Beyond-readiness maintainability uncapped Verified quality-budget and maintainability signals such as zero warnings, low complexity, low duplication, low code smell count, and bounded coupling. Additive headroom points reward real reductions below the current quality thresholds so cleanup that improves tracked secondary metrics is visible in the primary score. These points are additive only after the same anti-gaming penalties and verification gates are applied.

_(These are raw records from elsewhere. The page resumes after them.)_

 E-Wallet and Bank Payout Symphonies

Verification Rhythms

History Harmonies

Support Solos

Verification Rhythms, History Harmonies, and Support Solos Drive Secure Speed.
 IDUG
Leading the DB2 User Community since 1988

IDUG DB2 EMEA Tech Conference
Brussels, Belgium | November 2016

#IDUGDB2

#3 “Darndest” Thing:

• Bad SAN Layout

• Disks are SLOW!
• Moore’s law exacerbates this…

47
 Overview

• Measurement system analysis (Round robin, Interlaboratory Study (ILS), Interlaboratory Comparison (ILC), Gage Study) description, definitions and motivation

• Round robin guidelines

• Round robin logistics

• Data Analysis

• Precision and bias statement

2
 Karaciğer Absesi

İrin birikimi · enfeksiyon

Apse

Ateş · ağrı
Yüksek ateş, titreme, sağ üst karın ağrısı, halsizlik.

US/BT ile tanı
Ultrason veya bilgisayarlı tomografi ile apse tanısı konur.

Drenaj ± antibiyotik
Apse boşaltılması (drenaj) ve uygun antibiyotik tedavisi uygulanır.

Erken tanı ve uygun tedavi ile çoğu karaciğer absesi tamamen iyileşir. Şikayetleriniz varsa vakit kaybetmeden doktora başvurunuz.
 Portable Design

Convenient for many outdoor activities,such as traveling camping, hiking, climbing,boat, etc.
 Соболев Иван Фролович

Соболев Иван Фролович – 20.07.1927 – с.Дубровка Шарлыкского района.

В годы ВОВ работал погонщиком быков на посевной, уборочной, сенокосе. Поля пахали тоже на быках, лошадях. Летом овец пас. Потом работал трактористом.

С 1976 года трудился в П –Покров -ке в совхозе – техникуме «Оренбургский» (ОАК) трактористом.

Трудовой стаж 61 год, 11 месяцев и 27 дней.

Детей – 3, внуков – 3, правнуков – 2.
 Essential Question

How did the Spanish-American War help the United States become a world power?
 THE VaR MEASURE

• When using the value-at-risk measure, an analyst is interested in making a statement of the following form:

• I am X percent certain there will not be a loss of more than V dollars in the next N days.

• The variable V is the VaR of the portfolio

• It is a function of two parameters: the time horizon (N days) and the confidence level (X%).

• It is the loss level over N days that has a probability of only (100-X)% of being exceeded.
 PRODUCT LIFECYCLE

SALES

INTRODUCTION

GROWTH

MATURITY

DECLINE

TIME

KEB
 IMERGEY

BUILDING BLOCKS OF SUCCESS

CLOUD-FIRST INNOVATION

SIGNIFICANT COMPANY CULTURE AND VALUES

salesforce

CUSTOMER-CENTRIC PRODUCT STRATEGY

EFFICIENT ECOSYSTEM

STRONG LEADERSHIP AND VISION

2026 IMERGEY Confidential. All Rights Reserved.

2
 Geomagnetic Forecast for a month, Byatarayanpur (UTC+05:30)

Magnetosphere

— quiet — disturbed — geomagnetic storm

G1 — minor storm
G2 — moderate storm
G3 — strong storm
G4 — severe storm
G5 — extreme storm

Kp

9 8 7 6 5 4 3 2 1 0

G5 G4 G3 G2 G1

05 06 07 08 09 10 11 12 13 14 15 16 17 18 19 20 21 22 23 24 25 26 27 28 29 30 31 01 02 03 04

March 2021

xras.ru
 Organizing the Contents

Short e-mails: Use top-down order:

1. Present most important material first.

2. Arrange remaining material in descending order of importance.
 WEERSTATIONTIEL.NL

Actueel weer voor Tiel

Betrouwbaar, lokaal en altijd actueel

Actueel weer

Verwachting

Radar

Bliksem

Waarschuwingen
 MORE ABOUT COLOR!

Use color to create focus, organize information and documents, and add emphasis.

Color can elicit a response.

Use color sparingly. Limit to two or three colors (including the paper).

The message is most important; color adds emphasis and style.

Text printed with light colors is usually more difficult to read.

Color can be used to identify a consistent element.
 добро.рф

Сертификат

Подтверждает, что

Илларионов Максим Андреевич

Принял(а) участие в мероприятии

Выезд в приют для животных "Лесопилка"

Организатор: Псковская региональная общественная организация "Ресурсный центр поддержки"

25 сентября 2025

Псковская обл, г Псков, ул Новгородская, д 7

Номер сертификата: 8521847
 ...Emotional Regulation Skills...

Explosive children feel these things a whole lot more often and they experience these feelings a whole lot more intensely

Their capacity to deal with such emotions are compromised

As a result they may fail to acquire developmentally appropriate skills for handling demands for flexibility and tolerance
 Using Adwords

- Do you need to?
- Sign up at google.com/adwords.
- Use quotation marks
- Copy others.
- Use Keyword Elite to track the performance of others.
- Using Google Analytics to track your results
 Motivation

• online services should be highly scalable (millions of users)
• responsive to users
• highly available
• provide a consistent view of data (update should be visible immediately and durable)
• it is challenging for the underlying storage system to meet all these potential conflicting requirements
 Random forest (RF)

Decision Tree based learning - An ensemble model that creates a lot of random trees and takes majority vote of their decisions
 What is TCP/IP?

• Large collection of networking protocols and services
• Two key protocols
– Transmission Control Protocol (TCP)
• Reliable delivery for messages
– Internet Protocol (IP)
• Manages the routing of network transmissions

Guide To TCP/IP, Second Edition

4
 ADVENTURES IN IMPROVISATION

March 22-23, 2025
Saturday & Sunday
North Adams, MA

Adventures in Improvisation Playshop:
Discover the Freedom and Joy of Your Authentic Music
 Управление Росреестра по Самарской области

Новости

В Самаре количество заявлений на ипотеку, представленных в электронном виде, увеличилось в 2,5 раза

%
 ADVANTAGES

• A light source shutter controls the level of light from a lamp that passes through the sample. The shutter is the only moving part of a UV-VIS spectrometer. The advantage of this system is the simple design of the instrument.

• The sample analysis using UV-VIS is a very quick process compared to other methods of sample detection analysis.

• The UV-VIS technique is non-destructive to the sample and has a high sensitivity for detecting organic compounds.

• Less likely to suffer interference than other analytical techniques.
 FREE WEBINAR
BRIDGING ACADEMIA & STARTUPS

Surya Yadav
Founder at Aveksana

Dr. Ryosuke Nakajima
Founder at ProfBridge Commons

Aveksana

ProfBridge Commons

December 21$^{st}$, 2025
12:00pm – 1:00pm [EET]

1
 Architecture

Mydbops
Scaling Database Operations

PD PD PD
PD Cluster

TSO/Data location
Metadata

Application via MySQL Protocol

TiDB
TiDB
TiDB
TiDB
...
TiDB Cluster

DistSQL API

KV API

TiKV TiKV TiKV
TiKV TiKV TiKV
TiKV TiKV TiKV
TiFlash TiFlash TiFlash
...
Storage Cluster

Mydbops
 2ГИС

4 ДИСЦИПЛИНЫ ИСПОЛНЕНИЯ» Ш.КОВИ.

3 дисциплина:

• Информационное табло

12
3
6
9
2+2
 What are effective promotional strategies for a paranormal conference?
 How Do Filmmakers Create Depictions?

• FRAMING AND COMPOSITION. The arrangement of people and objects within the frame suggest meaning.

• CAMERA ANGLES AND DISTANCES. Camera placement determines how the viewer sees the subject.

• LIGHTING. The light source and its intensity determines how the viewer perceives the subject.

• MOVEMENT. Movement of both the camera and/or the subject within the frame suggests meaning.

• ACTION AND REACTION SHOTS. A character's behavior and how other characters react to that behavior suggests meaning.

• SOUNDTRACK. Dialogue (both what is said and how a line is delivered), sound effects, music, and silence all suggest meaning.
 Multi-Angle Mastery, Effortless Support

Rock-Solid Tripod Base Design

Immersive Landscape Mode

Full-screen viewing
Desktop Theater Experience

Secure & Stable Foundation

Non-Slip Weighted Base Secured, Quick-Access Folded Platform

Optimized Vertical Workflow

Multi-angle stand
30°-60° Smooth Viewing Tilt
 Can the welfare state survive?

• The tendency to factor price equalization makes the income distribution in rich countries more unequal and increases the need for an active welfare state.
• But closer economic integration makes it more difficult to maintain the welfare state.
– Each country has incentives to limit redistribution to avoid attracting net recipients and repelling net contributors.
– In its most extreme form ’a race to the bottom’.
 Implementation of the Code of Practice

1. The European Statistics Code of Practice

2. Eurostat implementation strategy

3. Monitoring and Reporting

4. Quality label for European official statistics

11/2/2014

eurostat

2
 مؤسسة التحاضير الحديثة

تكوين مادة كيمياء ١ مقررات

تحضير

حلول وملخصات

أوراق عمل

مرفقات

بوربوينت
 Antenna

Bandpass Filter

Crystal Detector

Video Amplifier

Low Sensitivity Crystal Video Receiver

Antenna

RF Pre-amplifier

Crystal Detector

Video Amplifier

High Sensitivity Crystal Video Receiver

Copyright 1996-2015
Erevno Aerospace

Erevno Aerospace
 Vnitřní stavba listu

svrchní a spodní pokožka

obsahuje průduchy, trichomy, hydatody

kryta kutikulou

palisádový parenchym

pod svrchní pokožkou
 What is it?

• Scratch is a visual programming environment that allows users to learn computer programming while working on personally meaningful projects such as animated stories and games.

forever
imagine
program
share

The benchmark emits component metrics:

METRIC behavior_score=<0..40>
METRIC inventory_score=<0..35>
METRIC artifact_score=<0..15>
METRIC docs_score=<0..10>
METRIC base_architecture_score=<number>
METRIC maintainability_bonus=<number>
METRIC quality_headroom_bonus=<number>
METRIC legacy_removal_score=<number>
METRIC legacy_surface_refs=<number>
METRIC anti_gaming_penalty=<number>
METRIC test_conversion_score=<-100..0>
METRIC stale_test_conversion_flags=<number>
METRIC semantic_consistency_score=<0..20>
METRIC pi_autoresearch_reference_score=<0..20>
METRIC root_autoresearch_dependency_count=<number>
METRIC non_isolated_root_autoresearch_refs=<number>
METRIC autoresearch_artifact_mismatch_count=<number>
METRIC source_of_truth_conflict_count=<number>
METRIC pi_autoresearch_metric_parsing_role=<0|1>
METRIC pi_autoresearch_resume_reconstruction_role=<0|1>
METRIC runtime_autoresearch_probe_executed=<0|1>
METRIC runtime_autoresearch_start_pass=<0|1>
METRIC runtime_autoresearch_start_contract_pass=<0|1>
METRIC runtime_deep_interview_start_contract_pass=<0|1>
METRIC runtime_ralph_start_contract_pass=<0|1>
METRIC runtime_integrate_start_contract_pass=<0|1>
METRIC mode_runtime_probe_coverage=<0..4>
METRIC event_log_jsonl_parse_pass=<0|1>
METRIC snapshot_json_parse_pass=<0|1>
METRIC state_json_parse_pass=<0|1>
METRIC command_surface_probe_executed=<0|1>
METRIC exact_command_surface_pass=<0|1>
METRIC extra_human_command_count=<number>
METRIC missing_mode_subcommand_count=<number>
METRIC mode_subcommand_behavior_pass=<0|1>
METRIC kapi_readiness_score=<0..100>
METRIC ship_blocker_count=<number>
METRIC runtime_blocker_count=<number>
METRIC semantic_blocker_count=<number>

Anti-Gaming Rules

Discard any run that improves the numeric score by:

  • weakening verification;
  • deleting tests or assertions;
  • hardcoding metrics;
  • removing strings without changing command registry/behavior/tests;
  • hiding legacy paths under new names;
  • stubbing state/event/snapshot files without transition semantics;
  • adding unsafe git/worktree behavior;
  • changing docs only while claiming implementation progress.

Reference Material

Read these before implementing large changes:

  • GOAL.md — canonical target.
  • references/oh-my-codex — command/event/snapshot, active inventory, cross-mode linkage, transition denial, recovery.
  • references/ouroboros — deep interview behavior and human values/intent/context extraction.
  • references/* — repo structure, command organization, artifact layout, tests.
  • pi-autoresearch — loop behavior, checks, keep/discard/crash/checks_failed, ledger, confidence, finalize.

What's Been Tried

  • 2026-05-07: GOAL.md redesigned around four durable modes: Deep Interview, Ralph, Autoresearch, and Integrate.
  • 2026-05-07: Root pi-autoresearch session files prepared. Autoresearch has not been started yet.